*Exercise details:*
Take the line that contains "Comparing (173,372) against" and each line after it in the material below, and transcribe them exactly, stopping at the end.

*Material supplied:*
########################################
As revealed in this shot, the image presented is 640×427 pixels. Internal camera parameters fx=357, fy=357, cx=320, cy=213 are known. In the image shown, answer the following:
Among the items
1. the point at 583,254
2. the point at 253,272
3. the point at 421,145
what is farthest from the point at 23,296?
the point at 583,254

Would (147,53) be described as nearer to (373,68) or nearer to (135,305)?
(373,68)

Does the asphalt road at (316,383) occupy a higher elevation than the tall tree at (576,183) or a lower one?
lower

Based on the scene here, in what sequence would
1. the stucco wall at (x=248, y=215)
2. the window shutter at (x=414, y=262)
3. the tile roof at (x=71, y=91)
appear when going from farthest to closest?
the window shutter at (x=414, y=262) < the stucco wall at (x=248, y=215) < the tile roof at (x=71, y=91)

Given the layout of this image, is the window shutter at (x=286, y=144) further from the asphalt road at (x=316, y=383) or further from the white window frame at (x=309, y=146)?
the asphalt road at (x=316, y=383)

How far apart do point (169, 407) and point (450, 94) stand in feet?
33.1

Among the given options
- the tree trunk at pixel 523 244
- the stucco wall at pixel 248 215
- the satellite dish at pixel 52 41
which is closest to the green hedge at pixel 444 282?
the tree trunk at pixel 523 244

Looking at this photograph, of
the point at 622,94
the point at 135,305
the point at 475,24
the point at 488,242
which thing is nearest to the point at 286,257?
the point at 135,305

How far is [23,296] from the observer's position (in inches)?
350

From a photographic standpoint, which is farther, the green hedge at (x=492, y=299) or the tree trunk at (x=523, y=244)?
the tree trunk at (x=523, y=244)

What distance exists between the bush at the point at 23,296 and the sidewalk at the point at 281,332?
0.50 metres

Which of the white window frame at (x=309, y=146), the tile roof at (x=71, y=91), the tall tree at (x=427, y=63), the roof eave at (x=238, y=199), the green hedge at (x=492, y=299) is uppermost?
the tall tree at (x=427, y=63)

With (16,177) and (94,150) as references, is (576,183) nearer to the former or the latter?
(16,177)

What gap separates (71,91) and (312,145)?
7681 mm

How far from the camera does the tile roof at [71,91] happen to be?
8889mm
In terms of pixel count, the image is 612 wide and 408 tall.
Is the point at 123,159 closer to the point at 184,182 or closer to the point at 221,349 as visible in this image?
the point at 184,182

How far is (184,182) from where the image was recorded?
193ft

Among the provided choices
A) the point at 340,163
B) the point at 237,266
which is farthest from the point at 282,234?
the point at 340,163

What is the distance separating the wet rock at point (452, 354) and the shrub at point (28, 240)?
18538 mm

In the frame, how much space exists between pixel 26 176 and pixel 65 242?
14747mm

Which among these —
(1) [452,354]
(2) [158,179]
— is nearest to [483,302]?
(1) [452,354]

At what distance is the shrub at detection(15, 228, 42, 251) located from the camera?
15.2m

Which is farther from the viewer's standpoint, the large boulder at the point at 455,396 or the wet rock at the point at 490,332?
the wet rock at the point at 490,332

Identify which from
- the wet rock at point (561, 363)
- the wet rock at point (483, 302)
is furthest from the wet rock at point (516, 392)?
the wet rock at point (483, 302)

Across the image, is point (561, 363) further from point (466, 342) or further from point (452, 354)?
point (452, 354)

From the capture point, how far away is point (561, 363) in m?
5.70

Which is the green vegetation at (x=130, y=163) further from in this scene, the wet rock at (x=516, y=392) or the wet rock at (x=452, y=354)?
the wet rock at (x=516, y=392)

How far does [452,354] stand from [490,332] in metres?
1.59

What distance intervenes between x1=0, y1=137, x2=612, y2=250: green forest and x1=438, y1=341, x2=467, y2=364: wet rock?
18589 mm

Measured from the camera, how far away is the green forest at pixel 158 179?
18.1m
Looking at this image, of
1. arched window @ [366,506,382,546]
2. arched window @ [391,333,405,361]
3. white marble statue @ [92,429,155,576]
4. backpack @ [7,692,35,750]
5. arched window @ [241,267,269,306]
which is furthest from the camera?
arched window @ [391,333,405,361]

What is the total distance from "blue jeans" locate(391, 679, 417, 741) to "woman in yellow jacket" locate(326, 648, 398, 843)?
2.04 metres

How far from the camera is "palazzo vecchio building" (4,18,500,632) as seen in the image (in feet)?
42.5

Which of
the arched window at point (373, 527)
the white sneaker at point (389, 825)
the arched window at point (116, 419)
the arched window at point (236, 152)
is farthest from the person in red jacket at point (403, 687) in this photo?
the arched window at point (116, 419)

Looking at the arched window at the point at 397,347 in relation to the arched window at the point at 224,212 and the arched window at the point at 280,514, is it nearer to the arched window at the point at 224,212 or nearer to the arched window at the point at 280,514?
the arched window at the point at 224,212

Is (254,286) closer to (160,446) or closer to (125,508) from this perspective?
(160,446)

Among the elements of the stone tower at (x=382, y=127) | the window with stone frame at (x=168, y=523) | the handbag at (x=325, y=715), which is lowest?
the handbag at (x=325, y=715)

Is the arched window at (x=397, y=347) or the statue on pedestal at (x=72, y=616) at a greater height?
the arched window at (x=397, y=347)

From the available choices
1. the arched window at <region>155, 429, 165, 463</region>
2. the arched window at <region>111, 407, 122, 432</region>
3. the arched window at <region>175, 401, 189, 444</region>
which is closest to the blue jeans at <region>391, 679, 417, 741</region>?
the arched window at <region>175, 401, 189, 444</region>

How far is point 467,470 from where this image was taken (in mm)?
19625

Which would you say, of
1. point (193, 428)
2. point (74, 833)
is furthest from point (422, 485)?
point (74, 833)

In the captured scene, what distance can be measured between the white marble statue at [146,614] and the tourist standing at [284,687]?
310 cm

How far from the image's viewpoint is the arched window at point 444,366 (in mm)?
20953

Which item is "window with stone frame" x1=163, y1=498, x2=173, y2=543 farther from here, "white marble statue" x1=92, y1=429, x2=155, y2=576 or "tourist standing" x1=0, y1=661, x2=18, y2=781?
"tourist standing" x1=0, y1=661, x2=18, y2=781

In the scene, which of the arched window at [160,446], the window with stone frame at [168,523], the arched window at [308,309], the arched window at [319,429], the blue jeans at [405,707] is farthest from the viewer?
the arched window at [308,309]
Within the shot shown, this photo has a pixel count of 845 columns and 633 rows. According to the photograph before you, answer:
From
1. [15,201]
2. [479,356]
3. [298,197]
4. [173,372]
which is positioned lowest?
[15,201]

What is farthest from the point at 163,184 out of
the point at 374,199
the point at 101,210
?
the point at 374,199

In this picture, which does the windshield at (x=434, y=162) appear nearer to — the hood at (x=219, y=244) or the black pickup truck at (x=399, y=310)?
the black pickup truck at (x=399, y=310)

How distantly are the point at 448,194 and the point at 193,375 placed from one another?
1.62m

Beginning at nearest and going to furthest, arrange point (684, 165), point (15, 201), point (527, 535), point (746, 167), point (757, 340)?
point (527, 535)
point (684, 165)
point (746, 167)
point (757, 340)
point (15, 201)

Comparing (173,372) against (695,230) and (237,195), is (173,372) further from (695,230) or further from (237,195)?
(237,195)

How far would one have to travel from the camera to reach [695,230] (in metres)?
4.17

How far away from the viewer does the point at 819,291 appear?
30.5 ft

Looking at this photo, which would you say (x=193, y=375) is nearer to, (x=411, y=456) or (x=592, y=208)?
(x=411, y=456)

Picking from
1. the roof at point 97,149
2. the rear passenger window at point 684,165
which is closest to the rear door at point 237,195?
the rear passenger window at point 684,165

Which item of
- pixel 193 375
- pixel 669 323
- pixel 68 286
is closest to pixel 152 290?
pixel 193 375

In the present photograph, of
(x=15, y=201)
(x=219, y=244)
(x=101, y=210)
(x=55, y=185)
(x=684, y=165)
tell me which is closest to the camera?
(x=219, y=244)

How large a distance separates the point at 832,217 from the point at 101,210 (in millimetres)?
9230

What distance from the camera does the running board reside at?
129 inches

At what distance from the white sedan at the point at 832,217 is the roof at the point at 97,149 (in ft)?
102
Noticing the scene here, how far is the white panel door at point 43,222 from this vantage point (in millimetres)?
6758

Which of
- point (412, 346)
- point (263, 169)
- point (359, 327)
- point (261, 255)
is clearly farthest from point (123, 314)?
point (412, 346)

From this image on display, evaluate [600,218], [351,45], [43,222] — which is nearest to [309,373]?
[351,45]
########################################
*Exercise response:*
Comparing (173,372) against (695,230) and (237,195), is (173,372) further from (695,230) or further from (237,195)?
(237,195)

How far would one have to travel from the camera to reach [695,230] (in metres)?
4.17

How far away from the viewer does the point at 819,291 appear?
30.5 ft

Looking at this photo, which would you say (x=193, y=375) is nearer to, (x=411, y=456) or (x=592, y=208)?
(x=411, y=456)

Picking from
1. the roof at point 97,149
2. the rear passenger window at point 684,165
which is closest to the rear door at point 237,195?
the rear passenger window at point 684,165

Which item of
- pixel 193 375
- pixel 669 323
- pixel 68 286
is closest to pixel 152 290?
pixel 193 375

In the present photograph, of
(x=15, y=201)
(x=219, y=244)
(x=101, y=210)
(x=55, y=185)
(x=684, y=165)
tell me which is closest to the camera?
(x=219, y=244)

How large a distance separates the point at 832,217 from the point at 101,210 (in millimetres)?
9230

What distance from the camera does the running board reside at?
129 inches

At what distance from the white sedan at the point at 832,217 is the roof at the point at 97,149 (in ft)?
102
Noticing the scene here, how far is the white panel door at point 43,222 from this vantage point (in millimetres)?
6758

Which of
- point (412, 346)
- point (263, 169)
- point (359, 327)
- point (261, 255)
is clearly farthest from point (123, 314)?
point (412, 346)

From this image on display, evaluate [600,218], [351,45], [43,222] — which is nearest to [309,373]?
[351,45]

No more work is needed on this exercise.